_TASK REQUIREMENTS_
A. In the text on adding index options to mean-risk portfolio models, which risk measure leads to a higher proportion of index options in the portfolios?
B. Write the next part of the text on adding index options to mean-risk portfolio models, picking up after its last sentence.

_PASSAGE_
There is a different situation in the case of portfolios with in-sample expected return \(d_{3}=3\%\). The OS-portfolios incur highest losses comparable to those of their stocks only counterparts. What remarkable is their “best case” realisations, similarly to a right tail. While the worst case realisations are somewhat similar for S and OS-portfolios, the best case realisations are much better in the case of OS-portfolios (as a consequence, there is more variability in the realised returns). The OS-portfolios, which include index call options, can generate much higher returns than their stocks only counterparts.

6 Conclusions and further work

We have presented a framework for introducing index options, in addition to stocks, in scenario based mean-risk models. Our numerical results indicate that index options can be used to substantially improve the risk-return trade-off, especially when risk is quantified by a tail measure such as CVaR; in this case, the proportion of index options in the portfolios is higher than in the case when risk is measured by variance. The way index options are selected and their effect on the portfolio return distribution depends on the (in-sample) expected portfolio return.

_THE DATA_

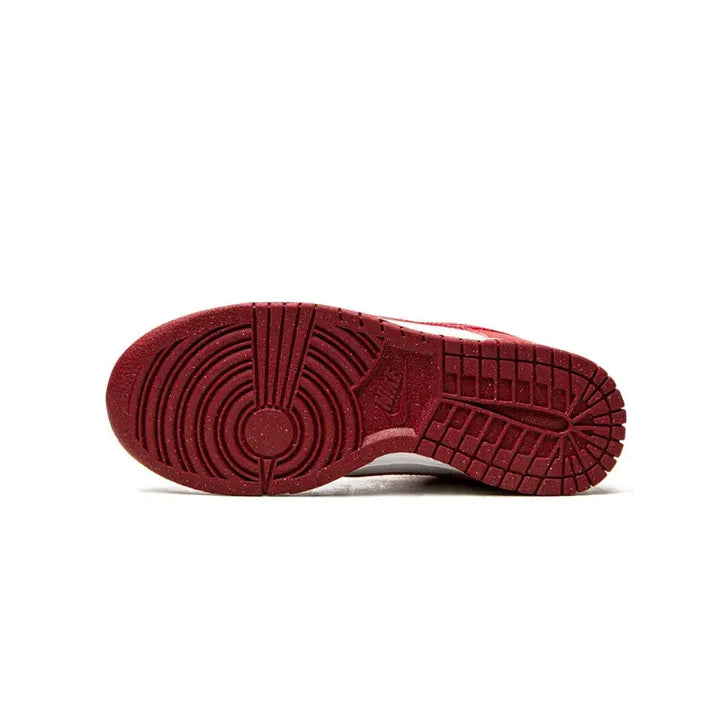 Dunk Low University Red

_ANSWERS BELOW_
A. CVaR, a tail measure, leads to a higher proportion of index options than variance does.

B.
Portfolios in “low risk-low return” or “medium risk-medium return” areas of the efficient frontier have index put options in their composition. The addition of the put acts as a safety net, as it substantially reduces worst case scenario losses. The stocks-only portfolios have a return distribution that is positively correlated with the return distribution of the index; by introducing put options, we obtain portfolios very different in composition, whose return distributions are uncorrelated with index (in the case of mean-CVaR portfolios) or with low correlation with the index (in case of mean-variance portfolios). Hence, when the index falls in price—and when stocks only portfolios incur losses to some extent—put options help in curtailing this loss without reducing much the upside potential.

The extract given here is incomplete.